_PROMPT A_
Summarize the passage on film editing below in two sentences.
_PROMPT B_
List every distinct number stated in the passage on film editing below, each with the unit or noun it accompanies.
_PROMPT C_
Continue the passage on film editing below, picking up directly after its final sentence.

_EXTRACT TO READ_
+-------+

Cutting between shots taken at different times or from different perspectives is known as film editing, and is one of the central arts of filmmaking.

==Duration==

The length of shots is an important consideration that can greatly affect a film. The purpose of editing any given scene is to create a representation of the way the scene might be perceived by the "story teller." Shots with a longer duration can make a scene seem more relaxed and slower-paced whereas shots with a shorter duration can make a scene seem urgent and faster-paced.

The average shot length (ASL) of a film is one of its cinemetrical measures. For example, The Mist has a length of 117 minutes and consists of 1292 shots, so the ASL is 5.4 seconds, while Russian Ark is a single 96-minute long take, so an ASL of 96 minutes or about 5,760 seconds, a factor of 1,000 difference.

+-------+

_DATA SECTION_

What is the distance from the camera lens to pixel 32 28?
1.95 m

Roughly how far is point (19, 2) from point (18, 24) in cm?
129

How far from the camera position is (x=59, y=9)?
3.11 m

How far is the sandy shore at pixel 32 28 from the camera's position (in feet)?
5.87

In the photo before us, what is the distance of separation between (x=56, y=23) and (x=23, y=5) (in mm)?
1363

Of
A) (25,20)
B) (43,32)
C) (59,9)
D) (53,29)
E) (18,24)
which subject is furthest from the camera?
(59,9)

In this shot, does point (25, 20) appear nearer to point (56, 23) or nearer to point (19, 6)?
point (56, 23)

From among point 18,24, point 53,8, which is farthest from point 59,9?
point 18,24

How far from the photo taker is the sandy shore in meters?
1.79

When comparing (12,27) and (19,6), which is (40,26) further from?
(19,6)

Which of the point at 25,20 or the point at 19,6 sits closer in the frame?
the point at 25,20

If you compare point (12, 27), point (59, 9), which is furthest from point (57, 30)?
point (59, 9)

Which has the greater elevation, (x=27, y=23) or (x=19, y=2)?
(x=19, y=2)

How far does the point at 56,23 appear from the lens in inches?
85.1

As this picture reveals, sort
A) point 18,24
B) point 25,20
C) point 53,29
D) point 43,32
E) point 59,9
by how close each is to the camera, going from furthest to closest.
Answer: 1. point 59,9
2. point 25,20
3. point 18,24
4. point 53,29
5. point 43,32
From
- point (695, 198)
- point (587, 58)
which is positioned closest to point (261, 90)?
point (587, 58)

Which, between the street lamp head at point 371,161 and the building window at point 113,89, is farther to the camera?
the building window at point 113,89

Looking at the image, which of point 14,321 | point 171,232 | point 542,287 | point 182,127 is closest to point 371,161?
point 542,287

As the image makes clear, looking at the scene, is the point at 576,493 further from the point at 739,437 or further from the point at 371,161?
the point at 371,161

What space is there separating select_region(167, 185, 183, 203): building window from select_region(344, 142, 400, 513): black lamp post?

+-------+

_FINAL ANSWER A_
Film editing, the cutting between shots taken at different times or from different perspectives, is one of the central arts of filmmaking, and shot length can greatly affect a film, with longer shots making a scene seem relaxed and slower-paced and shorter shots making it seem urgent and faster-paced. A film's average shot length is one of its cinemetrical measures: The Mist has an ASL of 5.4 seconds, whereas Russian Ark, a single 96-minute take, has an ASL of 96 minutes.

_FINAL ANSWER B_
- 117 minutes
- 1292 shots
- 5.4 seconds
- 96 minutes
- 5,760 seconds
- 1,000 (the factor of difference)

_FINAL ANSWER C_
Shots with extremely long durations are difficult to do because any error in the shot would force the filmmaker to restart from scratch, and are thus only occasionally used. Films famous for their long cuts include Francis Ford Coppola's The Godfather in which the entire first scene is a long take featuring Bonasera describing the assault on his daughter, and Alfred Hitchcock's Rope, which only cuts at the end of each reel, and does so surreptitiously so that it seems as if the whole film is one take. Orson Welles's Touch of Evil opens with a long tracking crane shot, as does Robert Altman's The Player.

In addition to Russian Ark, which was made in 2002 using digital recording technology, other films known for their extremely long takes include Stanley Kubrick's 2001: A Space Odyssey and the works of Andrei Tarkovsky starting with Solaris. Béla Tarr is also known for using very long takes consistently in his films. Joss Whedon's feature film Serenity introduces the main characters with a long take. Although Fish & Cat is a single 134-minute long take, the narrator succeeded in playing with time and including several flashbacks.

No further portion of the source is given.